Туман молоком заливал округу, просыпались и запевали первые петухи, безоблачное небо обещало, что грядущий день вновь будет жарким. Вель постоял немного на крыльце дома, с удовольствием потягиваясь, разминая тело после сна на жесткой лавке, а затем спустился на траву и двинулся по ведьминому следу.
Вот она шла по мокрой траве, огибая дом. Вот свернула немного, явно подходила к коням, гладила. Здесь зачерпнула узкими ладонями росу. А здесь присаживалась, рвала зачем-то клевер.
Ведьмин след вывел Веля к низкому речному берегу, поросшему ивами. Он услышал тихий плеск воды, а затем наткнулся взглядом на платье, лежащее комом на влажном песке.
Она стояла спиной к берегу, в середине небольшой речушки, почти по пояс в воде. Мокрые и от этого потемневшие волосы облепили ее плечи. Под бледной кожей спины, сходясь и расходясь словно крылья, двигались лопатки: ведьма умывалась, плескала речной водой на лицо и грудь. Вель невольно отметил про себя, что тело у нее почти как у ребенка, с тонкими птичьими костями и нежной кожей, покрывшейся мурашками от холодной влаги утра.
Он вышел из зарослей ивы на небольшой песчаный пляж, присел у кромки воды и нарочито громко заметил:
— Надо же, хвоста нет. А народ то болтает…
Ведьма замерла, и Вель почувствовал, что и все вокруг замерло вместе с ней: умолкли птицы, стих комариный писк, исчезло переливчатое журчание реки…
А потом зубы свело болью, будто кто-то ввинтил в каждую челюсть по раскаленному пруту. Он зажмурился до слез, задержал дыхание, сжимая кулаки, а боль все нарастала, зудела и жгла, а потом отступила так же внезапно, как и началась.
Вель, наконец, выдохнул и вдохнул вновь полной грудью, открывая глаза. Взгляд его уперся в лицо ведьмы, которое было совсем близко. В нос ударил запах диких трав и влажной кожи. С ее мокрых волос вода ручьями текла вниз, заливая ему рубаху, а глаза ее, обрамленные длинными, острыми ресницами, напоминали два капкана. Зеленый омут плескался вокруг расширенных зрачков, черных, вбирающих в себя утренний свет.
Ведьма моргнула — капканы захлопнулись.
— Доходчиво? — спросила она, и от ее голоса Вель сам покрылся мурашками.
— Весьма, — ответил он, почти не разжимая челюсти: память о боли была слишком свежа.
— Отвернись, — велела она, но он не стал. Просто снова зажмурился, прикрыл лицо ладонью и тут же почувствовал, что она отошла. Зашуршал песок под босыми ступнями, зашелестело платье.
Вель с опаской приоткрыл один глаз, и увидел, что ведьма уже оделась и теперь выжимает мокрые волосы на песок.

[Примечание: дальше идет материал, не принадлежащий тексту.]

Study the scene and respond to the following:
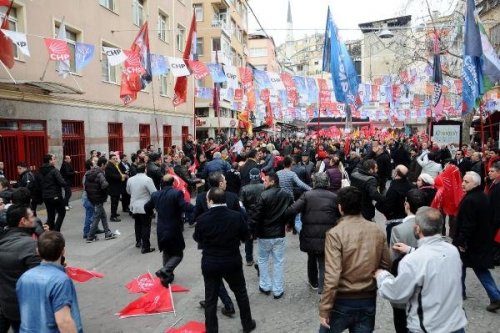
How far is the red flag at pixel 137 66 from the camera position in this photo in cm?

— Не думал, что тебя смутить так легко, — осторожно начал он. — Не побоялась же ты в одной горнице с двумя мужиками ночевать…
— То, что я ночую с двумя мужиками, вовсе не означает, что от меня должно пахнуть, как от мужика, — фыркнула она, скручивая волосы в узел на затылке.

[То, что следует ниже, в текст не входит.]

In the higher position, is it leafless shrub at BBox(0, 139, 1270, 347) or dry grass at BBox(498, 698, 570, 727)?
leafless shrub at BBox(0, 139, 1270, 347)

— А чего ж ты тогда взбеленилась? Из-за хвоста, да? Я не скажу никому.
— Мне повторить? — мрачно спросила ведьма.
— Нет-нет. Я тебя обидеть не хотел вовсе. Откуда мне знать, может, у вас, у ведьм, отсутствие хвоста считается уродством… Стой, стой! — Вель поспешно вскочил с песка, когда губы ее беззвучно зашевелились, явно начитывая очередной сглаз. — Не сердись, пожалуйста! Может, я не рассмотрел его просто? Если ты позволишь снова взглянуть…
Зубы опять заныли. Не так, как в прошлый раз, но все равно досадно. Боль была несильная, но тянущая и навязчивая, как жужжание осенней мухи.
— До вечера поболит, — сказала ведьма. — А там видно будет. Посмотрим на твое поведение, — и скрылась в ивовых зарослях, взметнув песок босыми ногами.
По дому по-прежнему разносился молодецкий храп. Заговор на сон Дмитрия работал исправно, и я спокойно собрала свои пожитки, вышла на улицу.
Солнце уже поднялось над горизонтом. Со всей деревни потянулись заспанные хозяюшки, ведущие свою скотину на выпас. Они вяло понукали коров, изредка переговаривались между собой и, проходя мимо, кидали в сторону нашего ночлега заинтересованные взгляды.
Особенно заинтересованными взгляды стали, когда с реки вернулся Вель и, как всегда сноровисто, занялся нашими конями: проверил каждую подкову, почистил копыта, тщательно вычесал шерсть и перешел к седловке.